Unveiling Spatiotemporal Patterns in Public Transportation: A Smart Card Data Analysis

Authors

1 Department of Industrial Engineering, Najafabad Branch, Islamic Azad University, Najafabad, Iran

2 Department of Industrial Engineering, Faculty of Engineering, Ferdowsi University of Mashhad, Iran

3 Department of Civil Engineering, Faculty of Engineering, Golestan University, Gorgan, Iran

Abstract

Abstract
Travel patterns in public transportation systems are shaped by a complex interplay of spatial and temporal factors, including passenger location, time of day, and urban infrastructure. Unraveling these patterns is crucial for effective planning and development. This study delves into zonal-based public transport travel behavior in Mashhad, Iran, leveraging smart card data from bus and metro systems. K-means clustering unveils distinct temporal patterns (morning, noon, evening) in passenger trips across 253 traffic zones.

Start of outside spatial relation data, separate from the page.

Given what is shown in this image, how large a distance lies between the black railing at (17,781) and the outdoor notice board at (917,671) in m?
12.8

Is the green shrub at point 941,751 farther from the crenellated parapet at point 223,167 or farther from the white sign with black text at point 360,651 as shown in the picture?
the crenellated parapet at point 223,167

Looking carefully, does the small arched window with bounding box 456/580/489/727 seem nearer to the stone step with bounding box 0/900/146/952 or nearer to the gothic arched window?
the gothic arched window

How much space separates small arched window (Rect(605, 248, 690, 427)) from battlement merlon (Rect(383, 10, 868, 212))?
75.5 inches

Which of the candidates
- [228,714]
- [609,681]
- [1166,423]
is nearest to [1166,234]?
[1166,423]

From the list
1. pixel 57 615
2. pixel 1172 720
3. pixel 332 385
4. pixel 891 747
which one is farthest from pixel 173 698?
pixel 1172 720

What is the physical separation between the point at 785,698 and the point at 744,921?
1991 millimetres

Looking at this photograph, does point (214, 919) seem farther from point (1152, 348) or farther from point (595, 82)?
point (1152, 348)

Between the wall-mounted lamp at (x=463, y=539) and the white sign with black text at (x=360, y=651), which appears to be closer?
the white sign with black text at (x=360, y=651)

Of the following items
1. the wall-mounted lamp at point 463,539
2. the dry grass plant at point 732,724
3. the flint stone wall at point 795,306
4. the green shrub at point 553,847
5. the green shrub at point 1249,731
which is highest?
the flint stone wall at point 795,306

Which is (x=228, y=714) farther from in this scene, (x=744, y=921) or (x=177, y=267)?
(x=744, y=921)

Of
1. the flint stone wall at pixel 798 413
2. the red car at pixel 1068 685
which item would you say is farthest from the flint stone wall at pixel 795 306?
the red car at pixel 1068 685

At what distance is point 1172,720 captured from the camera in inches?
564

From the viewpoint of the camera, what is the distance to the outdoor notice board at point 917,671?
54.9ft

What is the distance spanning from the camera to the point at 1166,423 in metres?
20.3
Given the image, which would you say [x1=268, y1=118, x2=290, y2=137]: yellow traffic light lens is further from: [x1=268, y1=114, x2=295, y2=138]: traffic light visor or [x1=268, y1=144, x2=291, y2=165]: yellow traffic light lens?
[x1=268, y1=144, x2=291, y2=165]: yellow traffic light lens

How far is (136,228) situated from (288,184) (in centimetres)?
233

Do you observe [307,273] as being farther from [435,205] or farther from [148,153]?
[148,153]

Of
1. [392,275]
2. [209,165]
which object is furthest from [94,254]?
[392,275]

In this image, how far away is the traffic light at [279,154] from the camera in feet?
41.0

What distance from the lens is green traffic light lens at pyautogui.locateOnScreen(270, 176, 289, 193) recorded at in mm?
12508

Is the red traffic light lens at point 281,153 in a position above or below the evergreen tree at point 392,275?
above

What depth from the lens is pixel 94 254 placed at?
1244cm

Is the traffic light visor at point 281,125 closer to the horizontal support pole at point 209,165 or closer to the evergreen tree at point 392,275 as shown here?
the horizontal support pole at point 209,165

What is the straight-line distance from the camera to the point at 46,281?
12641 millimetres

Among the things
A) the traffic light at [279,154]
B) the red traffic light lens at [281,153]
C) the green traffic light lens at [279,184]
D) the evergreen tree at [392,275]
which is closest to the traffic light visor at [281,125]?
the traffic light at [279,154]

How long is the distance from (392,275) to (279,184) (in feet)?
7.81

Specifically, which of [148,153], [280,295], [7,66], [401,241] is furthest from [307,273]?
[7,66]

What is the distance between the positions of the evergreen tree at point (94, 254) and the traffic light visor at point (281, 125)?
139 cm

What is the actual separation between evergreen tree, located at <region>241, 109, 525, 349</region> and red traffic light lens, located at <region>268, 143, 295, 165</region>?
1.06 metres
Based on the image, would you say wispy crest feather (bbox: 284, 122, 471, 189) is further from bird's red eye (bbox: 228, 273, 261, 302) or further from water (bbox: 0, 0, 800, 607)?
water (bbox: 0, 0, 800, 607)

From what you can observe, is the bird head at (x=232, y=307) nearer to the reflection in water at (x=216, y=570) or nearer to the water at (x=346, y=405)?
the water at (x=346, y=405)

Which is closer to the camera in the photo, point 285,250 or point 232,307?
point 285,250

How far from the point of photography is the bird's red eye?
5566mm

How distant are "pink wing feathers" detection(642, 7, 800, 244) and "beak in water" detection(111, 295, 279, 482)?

Meanwhile, Mean Shift clustering explores the spatial dimension, analyzing population density and built-up areas within each zone. The analysis yields unique clusters for both temporal and spatial aspects, highlighting the intricate relationship between travel patterns, demographics, and land use. Notably, the study confirms correlations between: morning trips and residential areas, midday trips and commercial/educational areas, and the transactions of marginal traffic zones with near outer residential areas. These insights provide valuable knowledge for policymakers and planners in optimizing land-use and transportation strategies.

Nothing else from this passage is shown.